The data:
+++++

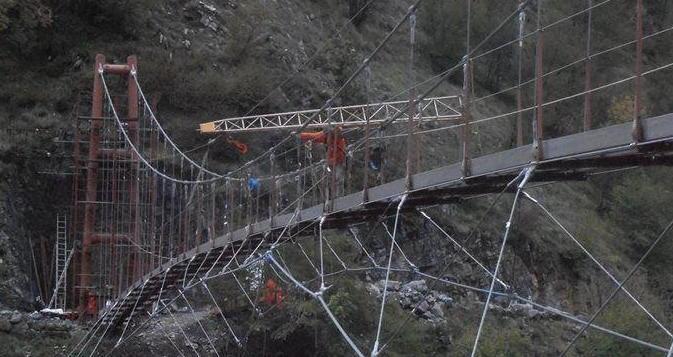 A primavera apre il ponte tibetano 
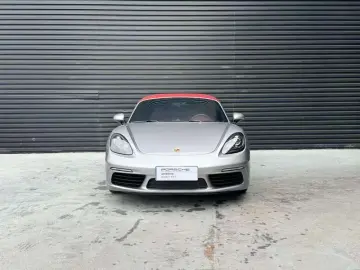 2023 Porsche 718 Spyder с пробегом 16 000 км
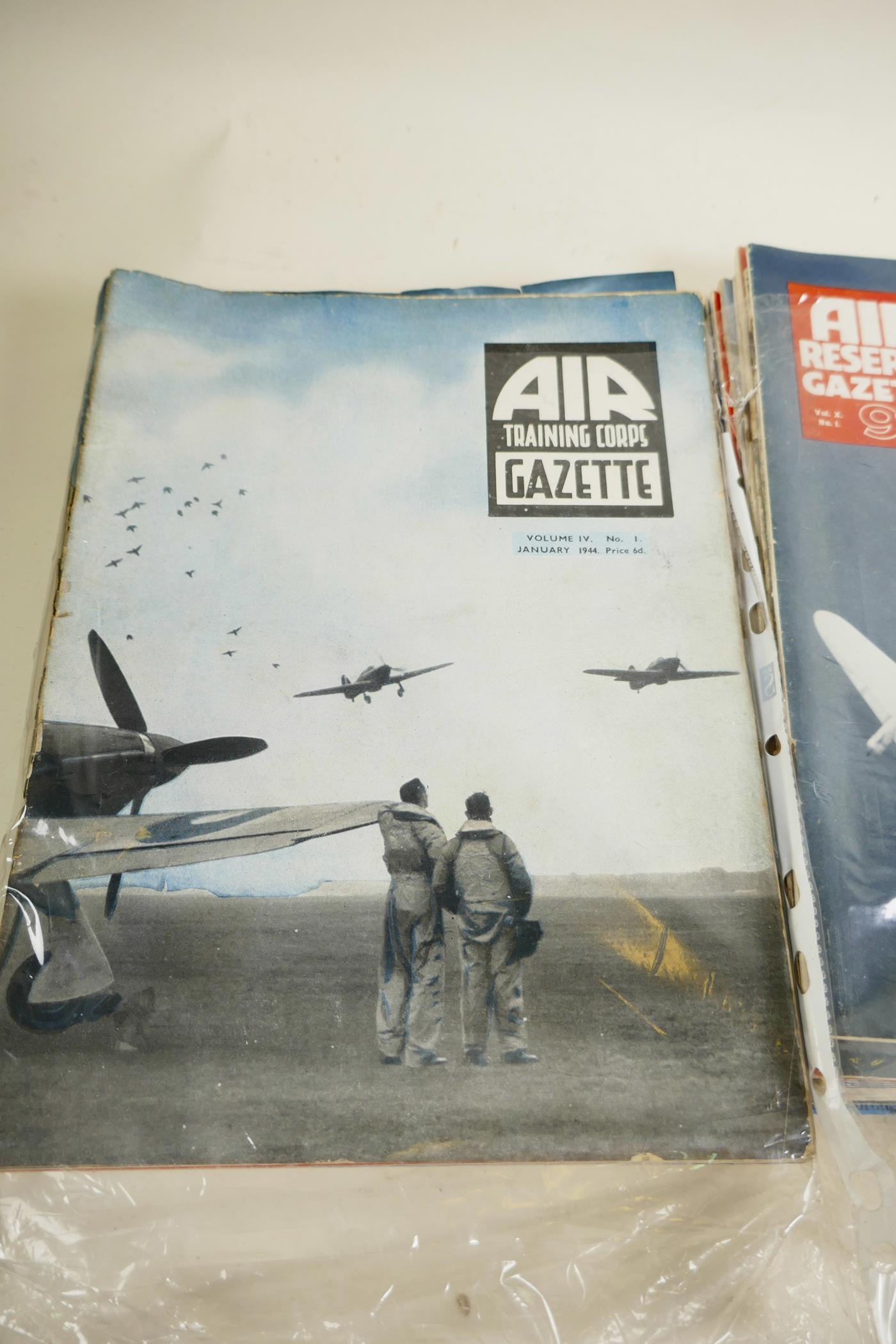 A collection of various aviation related magazines, 1944, 1948, 1947 Air Reserves Gazette and Air - Image 2 of 5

+++++

What this task involves: Without including the pictures, copy all of the data exactly.

Solution for this problem:
 A primavera apre il ponte tibetano 
 2023 Porsche 718 Spyder с пробегом 16 000 км
 A collection of various aviation related magazines, 1944, 1948, 1947 Air Reserves Gazette and Air - Image 2 of 5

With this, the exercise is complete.